Of course, the easiest way to maintain continuity and share mental images is to use real places. Heide and I have already decided that the Clovenhoof is going to be set in Sutton Coldfield. You may ask why and there are two reasons, one practical and one fictional.
In practical terms, it is a town halfway between our respective homes, we are both familiar with it and, in the nicest possible sense, it is like a hundred other towns across the UK. If you’ve not been to Sutton Coldfield, you’ve been to a Sutton Coldfield.
|Sutton Coldfield: Everytown|
There is also a reason within the story why Satan has been exiled to Sutton Coldfield. But I’m not going to tell you (unless we excise it from the finished text) because it forms part of a plot twist and I think it’s quite quite clever.
So, if we’re going to set the story in a real town we might as well use real pubs, clubs, houses, cafes, shops, churches, parks and offices as our locations. We can visit them (in person or virtually via the internet) and answer questions that, whilst not vital to the plot, give our story a sense of reality. Questions such as “How long does it take Nerys to stagger drunkenly home from the pub on foot?” or “If Clovenhoof runs butt-naked down the high street, pursued by angry green grocers, what are the chances of Ben seeing him from his shop?”
The obvious place to start seems to be the Bishop Vesey pub on Boldmere Road. It’s in the Sutton Coldfield suburbs and it was where Heide and I had our first pub-based planning session. Also the link to established religion tickles me (Vesey was a local lad, appointed bishop by Henry VIII). I can see Clovenhoof, Nerys and Ben supping a few drinks in the Bishop Vesey (neat vodka, a fruity chardonnay and a half of cider and black respectively). It’s not a great pub – the floor, the furniture and the beer are all the same colour – but it’s unthreatening and, with the exception of the occasional grumbling biddy, very welcoming.
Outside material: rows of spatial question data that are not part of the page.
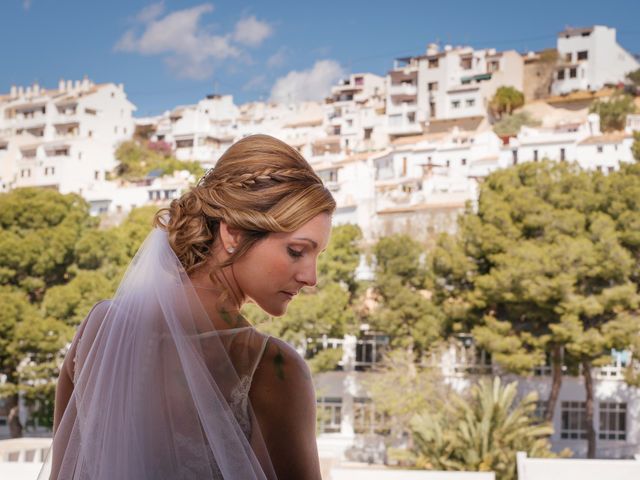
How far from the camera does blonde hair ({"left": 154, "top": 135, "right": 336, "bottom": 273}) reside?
91 cm

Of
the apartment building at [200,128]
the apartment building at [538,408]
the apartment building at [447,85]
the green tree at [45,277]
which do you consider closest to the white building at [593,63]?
the apartment building at [447,85]

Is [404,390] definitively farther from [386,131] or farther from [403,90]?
[403,90]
If that’s to be their local then we need to look further down Boldmere Road for some suitable flats. There are some across the road from St Michael’s Church (St Michael, eh? I wonder if there is a statue of the victorious archangel standing astride the Great Dragon inside?). There’s the Cafe Vitos at the other end of Boldmere Rd where Ben might buy his lunchtime sandwiches or Clovenhoof skulk with the Racing Post until the bookies opens.
We might use these locations. We might use others. We may very well change the names to avoid angry publicans who reckon we’ve slandered the floor, furniture and ale of their establishments. Whatever happens, if we keep to the Bible then we at least stand a better chance of convincing the reader that our story is the product of a single creative entity.